Incorrect presentation in an insurance application may give grounds for an insurance company to refuse an otherwise valid claim after a loss. In such circumstances, the insurance company claims that the insurance policy was invalid from the outset based on incorrect presentation because it would not have issued the insurance or would not have issued it on the same terms if the representation had not been made.  Since the discovery of an incorrect presentation in an insurance application enables insurance companies to avoid paying claims, insurance companies may unfairly claim that insured persons have made incorrect information about their insurance application after a loss.
a federal appeals court argued that an insured knowingly misrepresented a material fact in his insurance application when he did not disclose his wife's bankruptcy and that the misrepresentation justified the insurance recession. In that case, when the insured applied for insurance for a rental property he bought in Louisiana in 201
After the insured signed and submitted the insurance application, the insurance company issued the insurance. A month later, the house burned down. When the insured filed a claim for damages, the insurance company requested that the insured and his wife be subjected to an examination under oath ("EUO") in accordance with the policy. At the insured's EUO, the insured stated that he knew that his wife actively paid debts under a bankruptcy agreement with the creditors until 2015. At the insured's wife's EUO, she testified that her husband knew about her bankruptcy and further stated that her husband's answer to the bankruptcy question was incorrectly.

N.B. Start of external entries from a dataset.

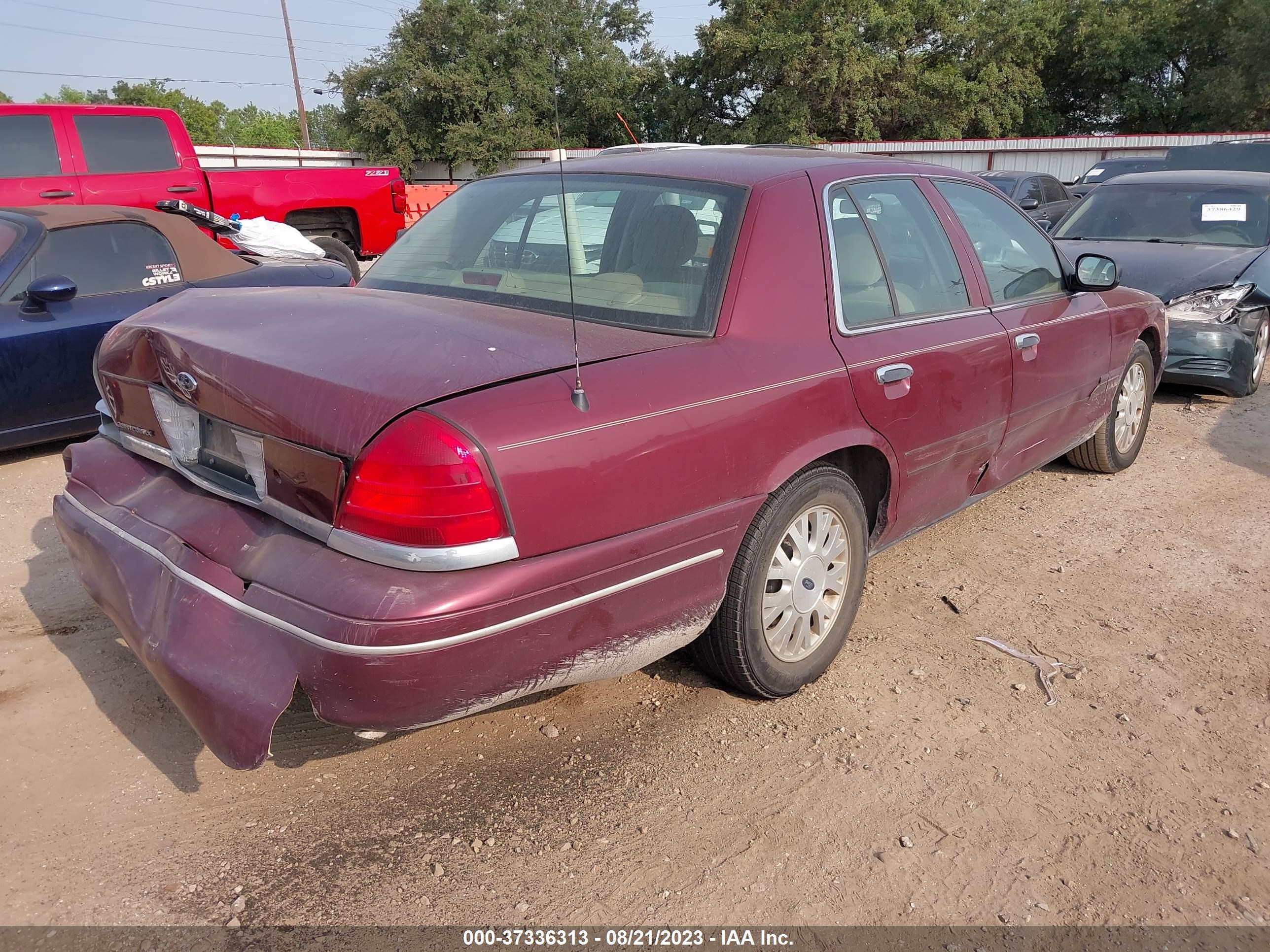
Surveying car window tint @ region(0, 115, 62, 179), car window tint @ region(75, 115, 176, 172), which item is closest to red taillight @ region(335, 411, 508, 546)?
car window tint @ region(0, 115, 62, 179)

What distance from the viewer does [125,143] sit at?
9.03m

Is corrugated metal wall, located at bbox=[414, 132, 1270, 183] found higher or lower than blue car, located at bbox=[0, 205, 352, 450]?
lower

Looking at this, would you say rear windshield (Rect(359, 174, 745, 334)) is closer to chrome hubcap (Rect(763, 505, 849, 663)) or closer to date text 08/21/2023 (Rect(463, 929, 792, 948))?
chrome hubcap (Rect(763, 505, 849, 663))

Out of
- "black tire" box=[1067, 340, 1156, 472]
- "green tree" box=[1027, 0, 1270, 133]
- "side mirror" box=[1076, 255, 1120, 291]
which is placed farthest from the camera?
"green tree" box=[1027, 0, 1270, 133]

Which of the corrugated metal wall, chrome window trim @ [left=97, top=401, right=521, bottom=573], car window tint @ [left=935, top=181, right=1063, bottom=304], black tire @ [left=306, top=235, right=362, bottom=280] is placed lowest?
the corrugated metal wall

The insurance company denied the claim for the fire due to the insured's incorrect presentation of its wife's bankruptcy status and disputes began to determine whether the insurance was properly terminated for incorrect reasons. The Board of Appeal found that the insurance company's cancellation of the insurance under Louisiana law was correct because the insured had made a false statement about his wife's bankruptcy status. that the false claim was material; and that it was done with intent to deceive. The court found that there was no real dispute that the insured deliberately misrepresented the existence of his wife's bankruptcy status to the insurance company based on EUO testimony. The court also found that the incorrect presentation was material because the insurance company submitted a declaration that it would have refused the insured's application if he had answered "yes" to the bankruptcy question.
If your insurance claim was denied based on a misrepresentation in your insurance application, contact your local Merlin Law Group attorney to see if there are grounds to combat the denial based on your state's law.
1 Geovera Specialty Ins. Co. v. Odoms 2020 WL 6532087 (5th Circ. 5 November 2020).